UPDATED: NPA increases tariffs by 15% after 32 years
For the first time in thirty-two years, the Nigerian Ports Authority (NPA) has announced a 15% rate rise.
During the stakeholder engagement for the approved 15% NPA tariff increase across the board on Thursday in Lagos, NPA managing director Abubakar Dantsoho revealed this.
Dantsoho, who was accompanied by Olalekan Badmus, Executive Director of Marine and Operations, said the agency has kept tariffs constant for more than thirty years in spite of major economic shifts, such as inflation, rising wages, fuel and lubricant prices, and changes in the exchange rate.
According to Dantsoho, the NPA has obtained the required permissions for an upward review of its rates, which were last reviewed in 1993, because of the urgency of bringing Nigerian ports up to par with those of its rivals in terms of infrastructure and equipment.

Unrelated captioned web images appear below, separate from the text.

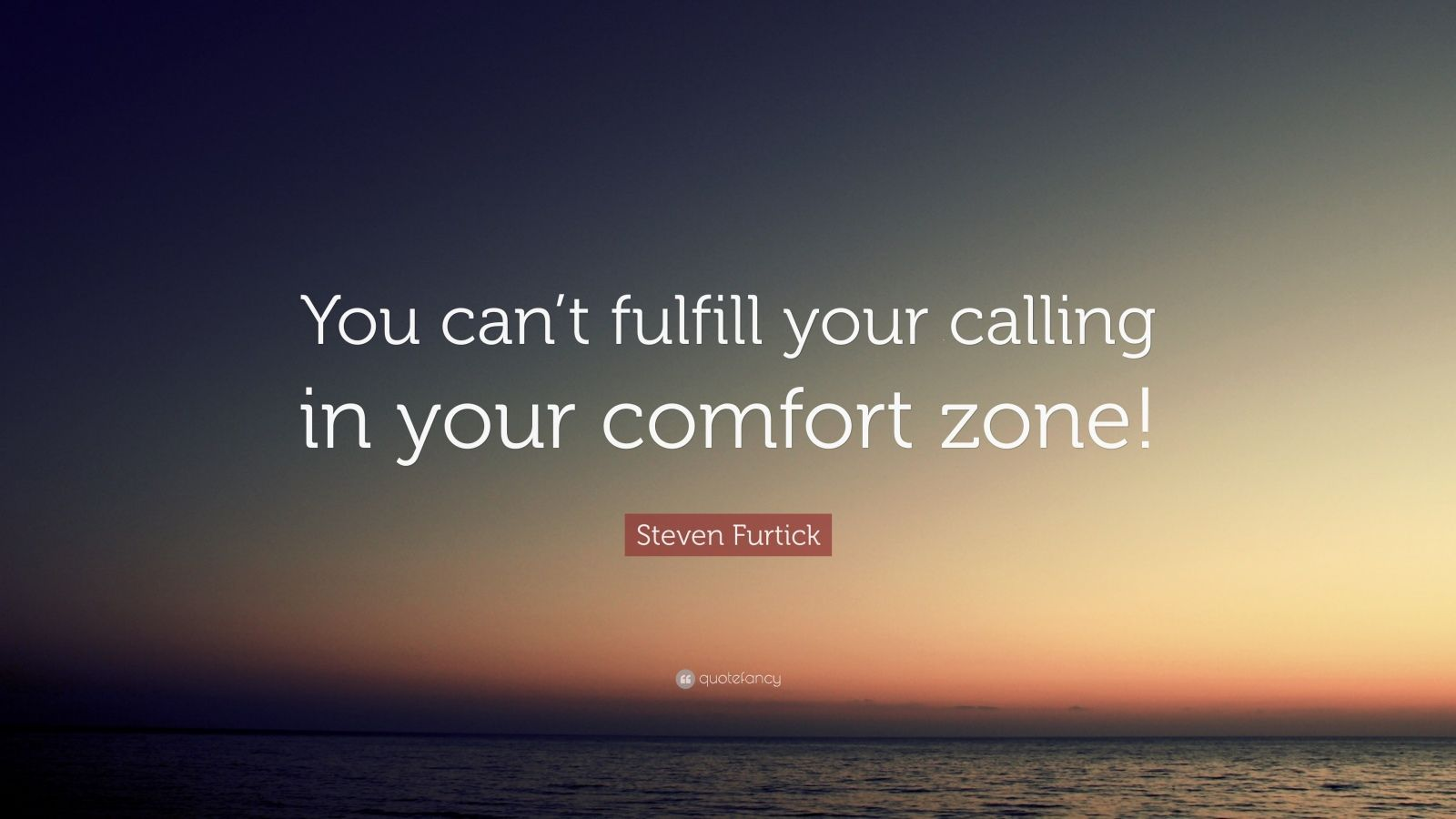 Steven Furtick Quote You Can T Fulfill Your Calling In Your Comfort Zone Steven Furtick Quotes Steven Furtick Comfort Zone Quotes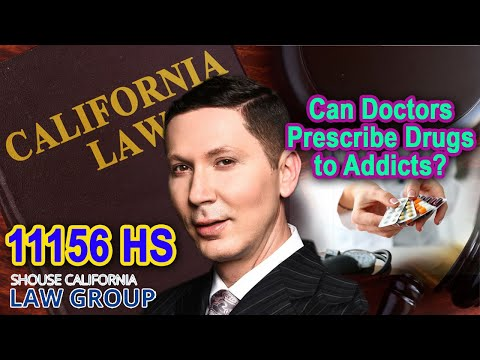 Can doctors get in trouble for prescribing drugs to an addict? (Health & Safety Code 11156 HS)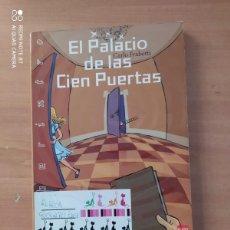 Libros de segunda mano: EL PALACIO DE LAS CIEN PUERTAS. Lote 221859233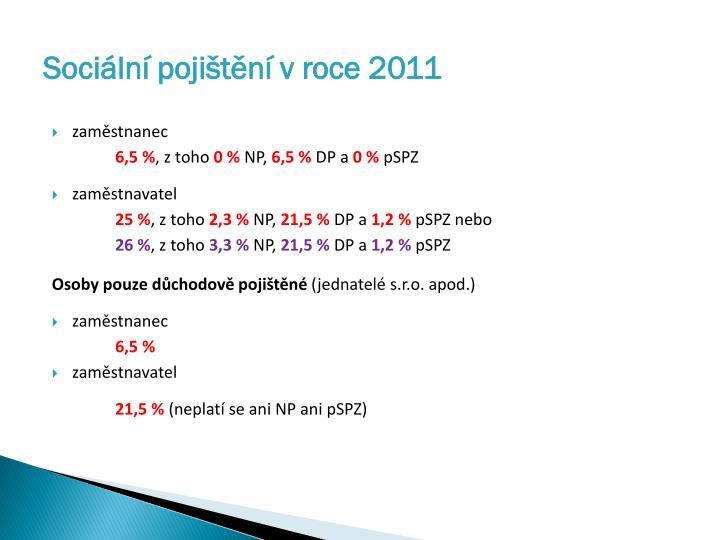 Sociální pojištění v roce 2011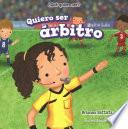 libro Quiero Ser Arbitro (i Want To Be A Referee)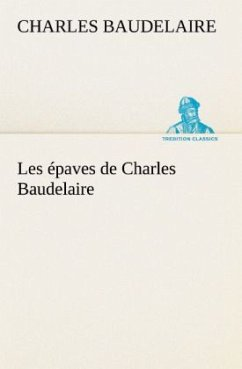 Les épaves de Charles Baudelaire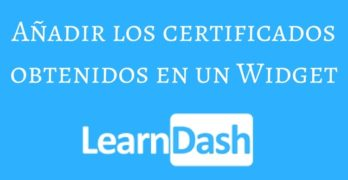 Añadir un Widget con los Certificados obtenidos en los cursos con Learndash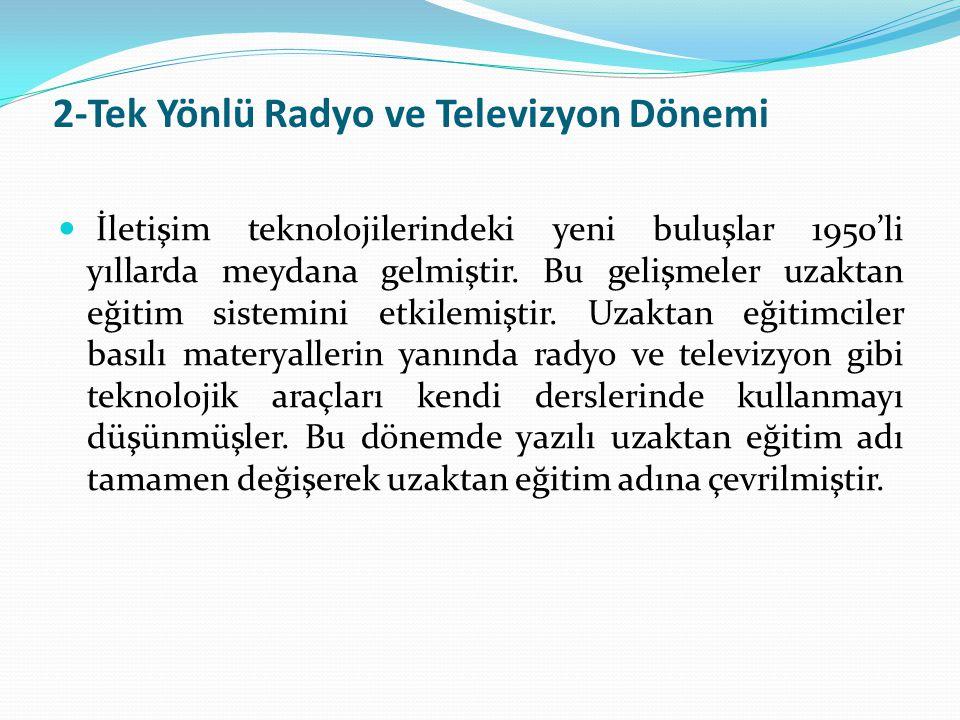 2-Tek Yönlü Radyo ve Televizyon Dönemi İletişim teknolojilerindeki yeni buluşlar 1950'li yıllarda meydana gelmiştir. Bu gelişmeler uzaktan eğitim sist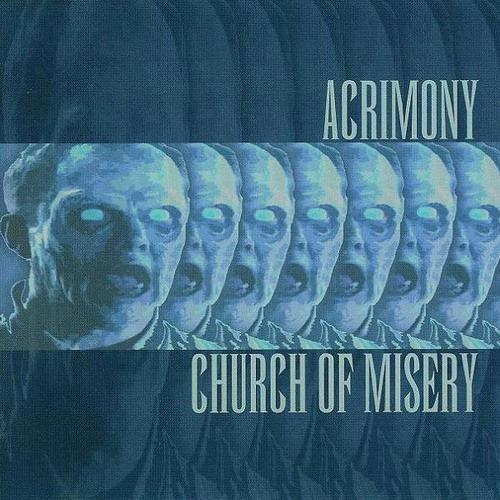 Acrimony / Church of Misery - Acrimony / Church of Misery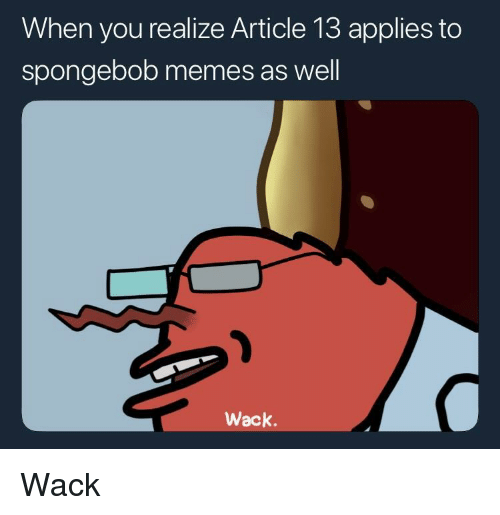 Memes, SpongeBob, and Wack: When you realize Article 13 applies to  spongebob memes as well  Wack. Wack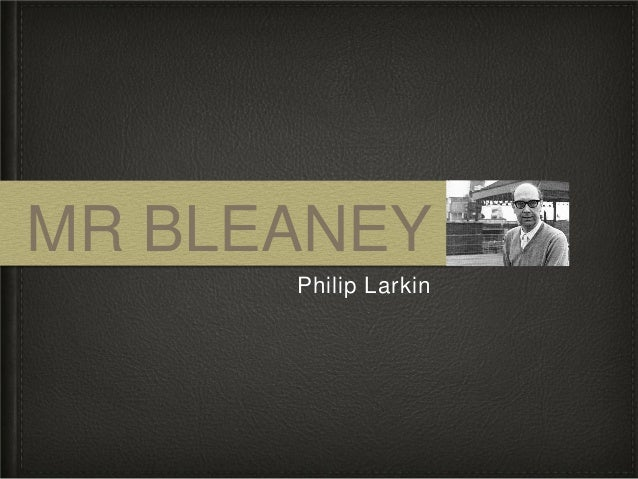mr bleany by philip larkin Mr bleaney- philip larkin 1 mr bleaney philip larkin 2 content the poet is lodging in a room that once belonged to a man called mr bleaney.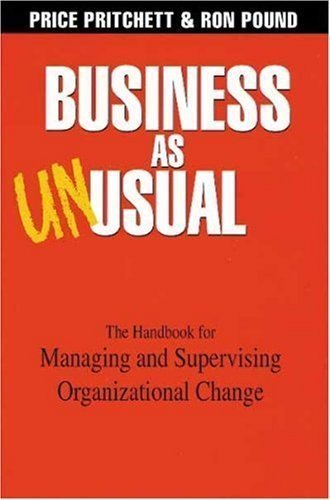 Business As Unusual: The Handbook for Managing and Supervising Organizational Change by Price Pritchett, Ron Pound published by Pritchett Publishing Company (2009)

The unfavourable reality of ageing and deteriorating infrastructure, outdated machinery, and sluggish port capacity expansion, which has continued to lower the performance and competitiveness of Nigerian ports, is the basis for the 15% increase that will be applied to all NPA rates and dues.
Port authorities around the world rely on operating revenue to fund its duties, which include building and maintaining port infrastructure, dredging waterways, and offering assistance for safe navigation, provision of modern marine crafts for efficient harbour services, automation and digitization of port transactions, port security, energy efficiency and training and retraining of its employees.
The global index of Port rating and competitiveness which the international trade community relies on for its choice of countries to do business with, derives its data from how well the aforementioned responsibilities are addressed.
Coming at this period of global economic upheaval and scramble for markets, this belated Tariff review borne out of necessity constitutes a critical success factor in Nigeria’s quest to win back cargo handling business and it’s accompanying benefits including job opportunities it had lost to it’s maritime neighbors.
Contrary to the popular but erroneous notion that attributes high Port costs to NPA relative to its peers, verifiable data shows NPA Tariffs are amongst the lowest in the region.
The high incidence of unreceipted costs due to unduly high human interface, bureaucratic bottlenecks, functional overlaps resulting from absence of a Port Community System (PCS) and its corollary the National Single Window (NSW) are responsible for this contrived falsehood.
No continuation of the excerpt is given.